Cocinábamos en aquella casa que ya no es de nadie. Era un domingo lluvioso, mi padre tocaba la guitarra en el salón. Tu risa atravesaba todos los arpegios para llegar a la cocina. Lloraba mientras cortaba la cebolla. Siempre pensé que sería mentira. Pero en cuanto corte dos veces aquella cebolla no pude evitar llorar. A pesar de la guitarra. A pesar de tu risa. Entraste en la cocina y te asustaste. Al segundo te diste cuenta de lo que pasaba.

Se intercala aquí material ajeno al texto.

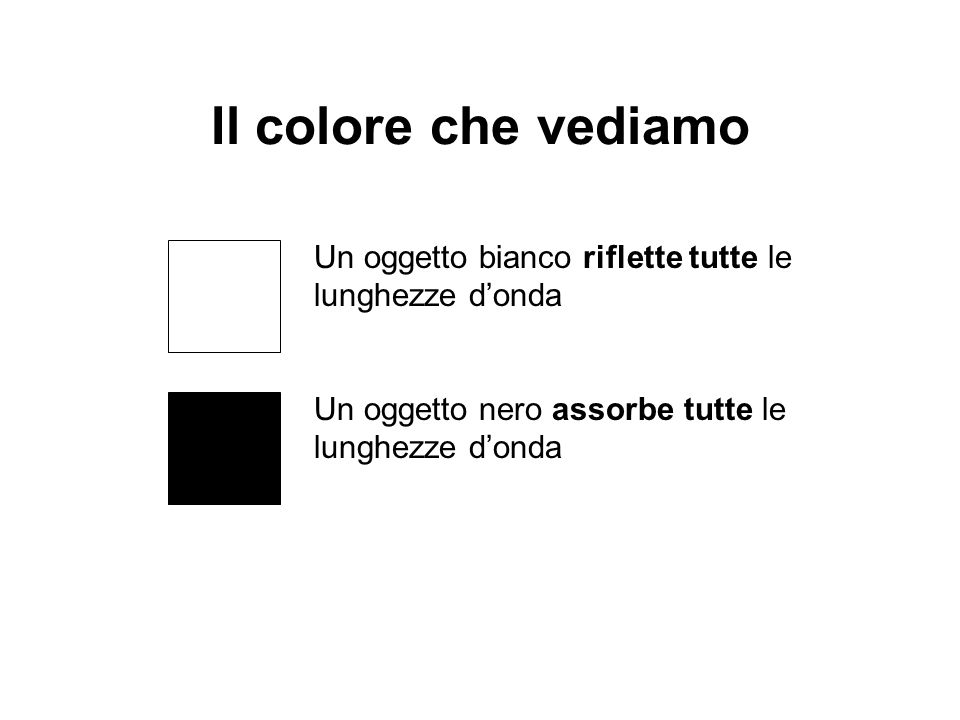 Il colore che vediamo Un oggetto bianco riflette tutte le lunghezze donda Un oggetto nero assorbe tutte le lunghezze donda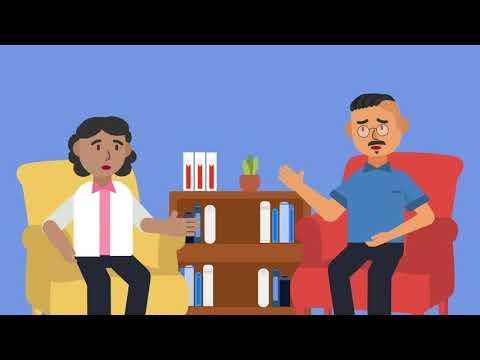 Panic Disorder: Presentation & Treatment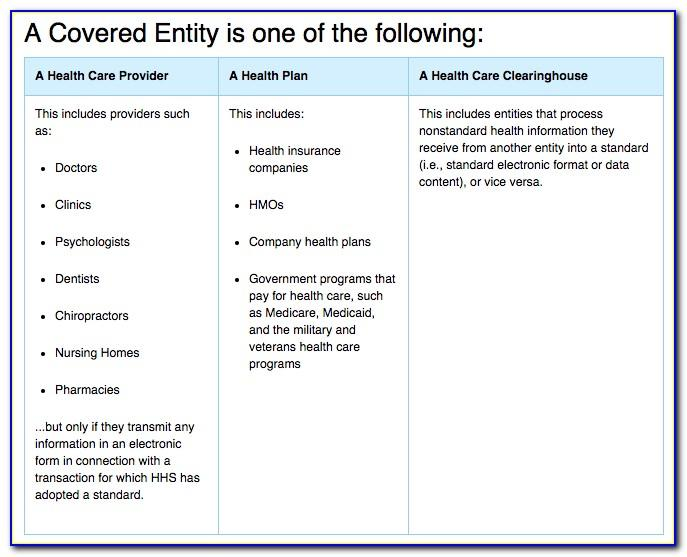 Hipaa Policy Templates For Covered Entities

Aún recuerdo tu manos vacilantes, tu rostro contraído y preocupado. Después vino tu risa, más resuelta y feliz que antes.
-¡Viz! -gritaste divertida-, ¡no llores hombre!

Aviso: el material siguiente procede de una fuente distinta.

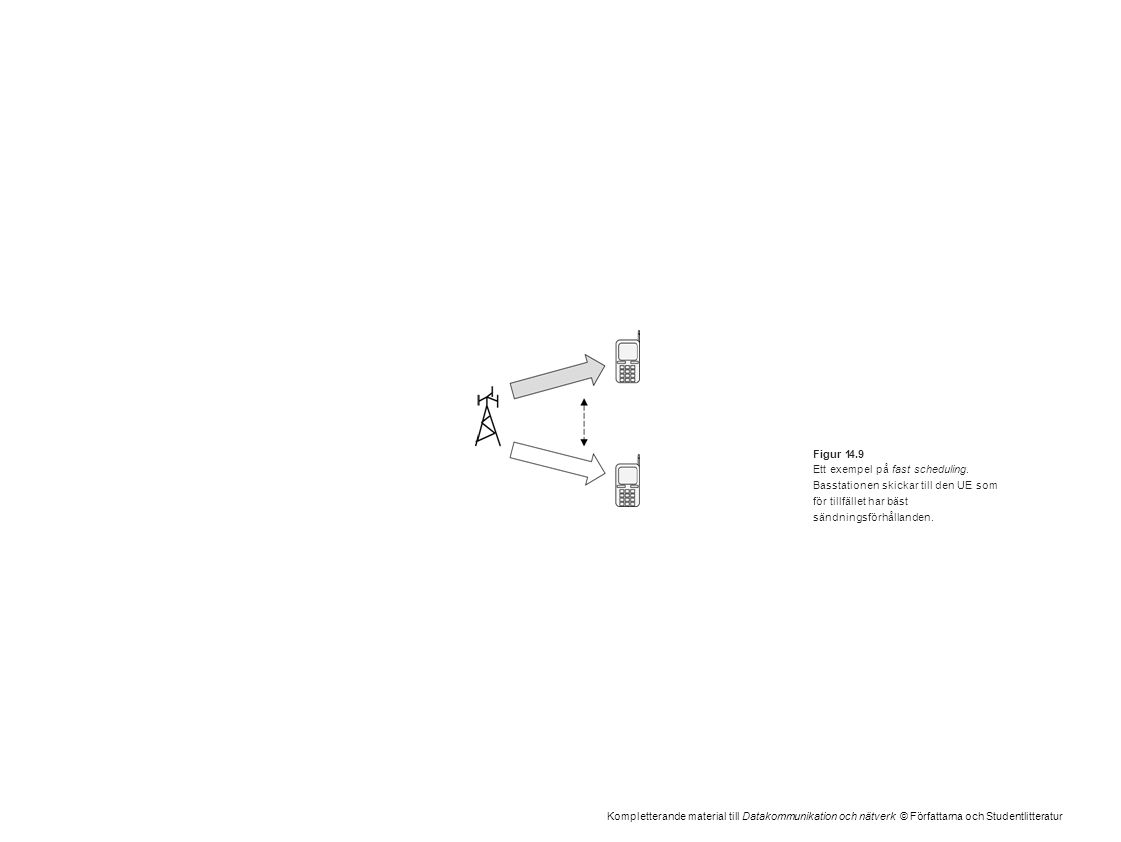 Kompletterande material till Datakommunikation och nätverk © Författarna och Studentlitteratur Figur 14.9 Ett exempel på fast scheduling. Basstationen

Atravesando el pequeño recorrido que nos separada me rodeaste la cintura por detrás, con los brazos. Dándome un suave beso en la mejilla me susurraste:
-Sigo aquí.
Y volviste a reír para después contarme que antes de pelar una cebolla hay que meterla en la nevera. El resto, los últimos esbozos de nuestra historia, logro olvidarlos poco a poco.
Hoy, cosas de la vida, he abierto una nevera. No era en mi casa. Pero aun así me he quedado mirando, completamente ausente, la cebolla solitaria que estaba en un estante. No sé cuanto tiempo he estado así. Tan solo recordé una de nuestras muchas conversaciones. Ninguna en particular. Siempre llegaba a casa con el corazón encendido. Pensando en que había dicho demasiado. Que no había hablado suficiente. Que a lo mejor me habían faltado cosas por decir.